-Solo te pido que no me hagas llorar.
Así dijo ella. Estaba hermosa y radiante después de que le pregunté. No fue el momento más románcico de la historia, ni siquiera de mi vida, pero quería estar con ella, así que le pregunté si quería ser mi novia. Entonces, me dijo eso, que no la hiciera llorar. Tuve que repreguntarle y por fin confirmó que sí, que quería.
Menos mal. La gente no lo medita mucho, pero dice cosas y cree que respondió la pregunta cuando en verdad no lo hizo. Sobre todo, cuando la contestación esperada y adecuada se debate entre sí, no y, como mucho, no sé. Sí, es más admisible una duda que una frase que parece que contesta y en resumen te deja dudando a vos, que emitiste el interrogante.
La abracé y la besé. Mi estrategia fue no sentarme en un bar con ella para hacerle la propuesta, sino decírsela en el sillón de su casa, donde podemos estar los dos sentados uno al lado de la otra y acercarnos o acurrucarnos. Fue un riesgo también, ¿no? Porque podía negarse y la cercanía de sus aromas y sus pestañas azuladas me habrían hecho un daño casi letal y muy inmediato. Tenía las pestañas y el cabello de color negro azulado por naturaleza. Además de preciosa, era original.
Bueno, todas las personas son originales, me disculpo. O no me disculpo. Estaba enamorado. Era lógico que singularizara sus rasgos como si fueran los únicos especiales sobre la tierra. Tenía ojos verdes y, aunque muchas otras pupilas fueran verdes, me daba la sensación de que los destellos de jade eran exclusivos de su existencia. Y tal vez sí.
¿Tal vez sí? Sí, porque meses más tarde hubo una noche desgraciada en que descubrió una mentira mía. Me confrontó serena, seguramente esperaba una explicación aceptable o una locura absurda que pudiera justificarme. Pero acorralado confesé. Y la sincera confesión, tardíamente sincera, quebró su apacible expresión. Vivíamos juntos en mi casa y en ese instante supe que lo había arruinado todo.
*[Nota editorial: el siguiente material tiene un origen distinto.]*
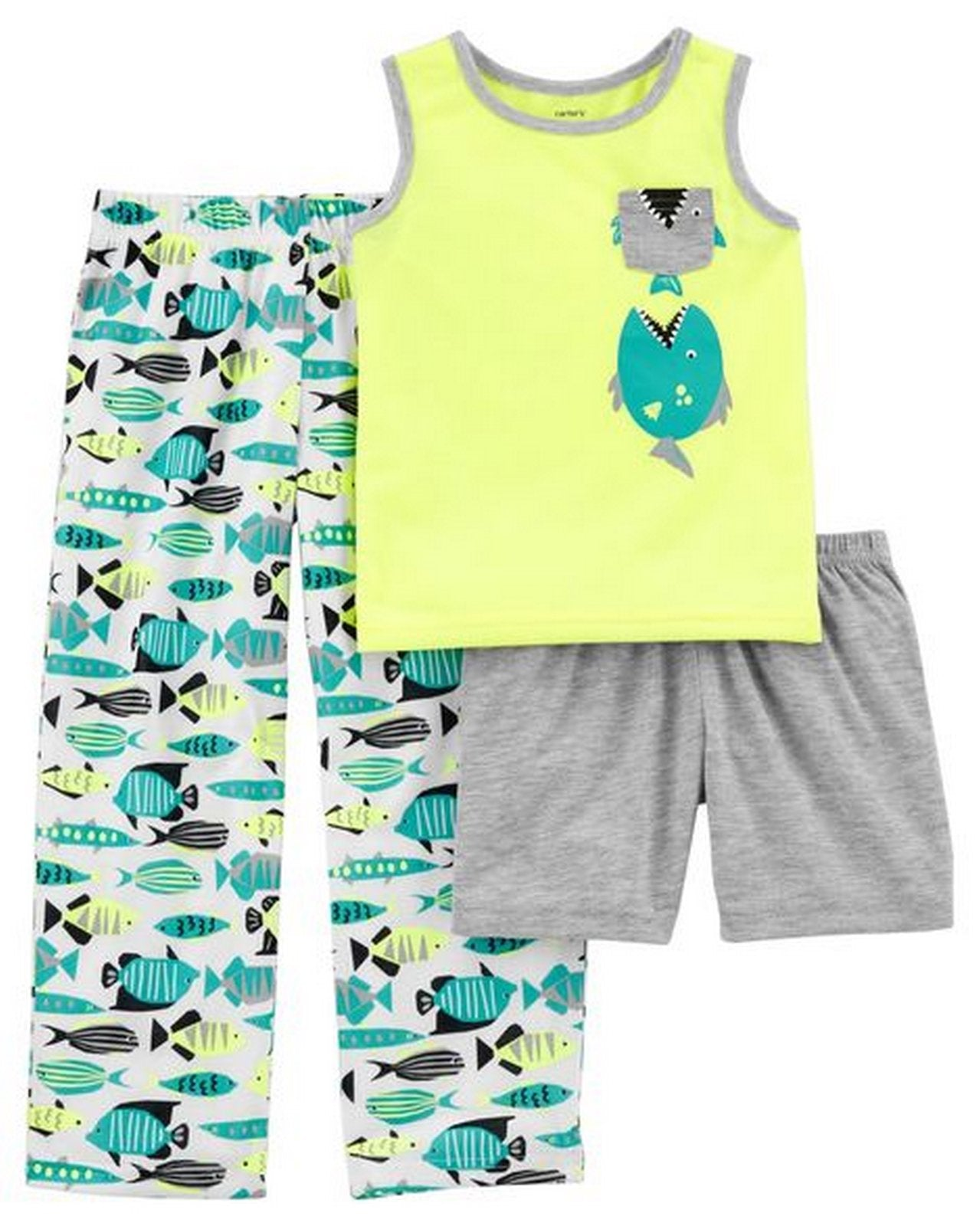 Carter's 3-Piece Neon Fish Poly PJs  Modelo 43717610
Comenzó a lagrimear y adolorida se fue sollozar donde se asegurara una pared entre nosotros. Se encerró en la habitación. Lloraba, lloraba mucho y también jadeaba como si la mentira pudiera corroerla físicamente. Quise acudir a consolarla, pero respeté el espacio que evidentemente necesitaba. Aparte soy un imbécil para lidiar con el llanto ajeno.
Pocos minutos duró el escándalo. Cuando cesó, me acerqué a la puerta. Golpeé con los nudillos y la llamé suavemente. No dijo nada. No se me había acabado el respeto, pero me urgía pedirle perdón. Por eso entré a pesar de su tácita voluntad de que no lo hiciera. Por supuesto, en cuanto crucé el umbral y la vi comprendí que no había voluntad alguna, sino imposibilidad de dar sonido a sus pensamientos.
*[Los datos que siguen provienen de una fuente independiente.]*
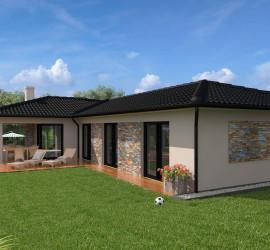 3d vizualizácia rodinného domu na zákazku investora.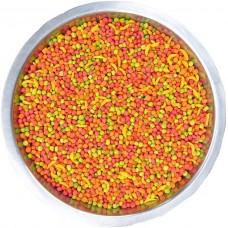 FruitBlend Flavour M - 1kg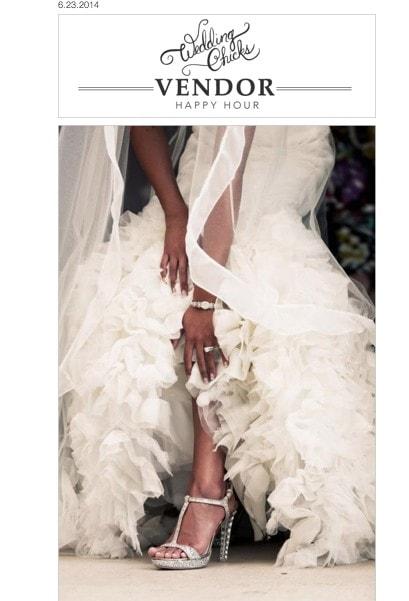 MDE featured on Wedding Chicks website!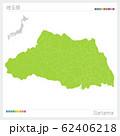 埼玉県の地図・Saitama(市町村・区分け) 62406218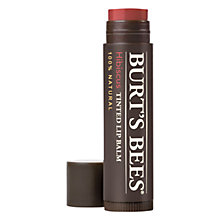 Buy Burt's Bees Hibiscus Tinted Lip Balm, 4.25g Online at johnlewis.com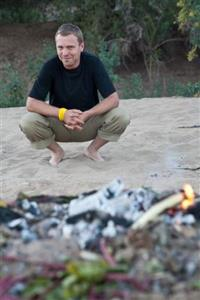 News Article Image for 'Entries are now open for second season of the <i>Ultimate Braai Master</i>'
Entré cabizbajo. Tanto la cama como los almohadones mostraban severos signos de humedad y quemaduras. Mi mirada trepó y descubrió que sus piernas estaban levemente enrojecidas. Las manos, en cambio, tenían ampollas. Seguí mirando, asombrado, y la peor imagen fue encuadrándose en mis retinas: tanto su cuello como sus mejillas y sus labios estaban quemados, en carne viva. Sus pestañas y sus pupilas brillaban fosforescentes.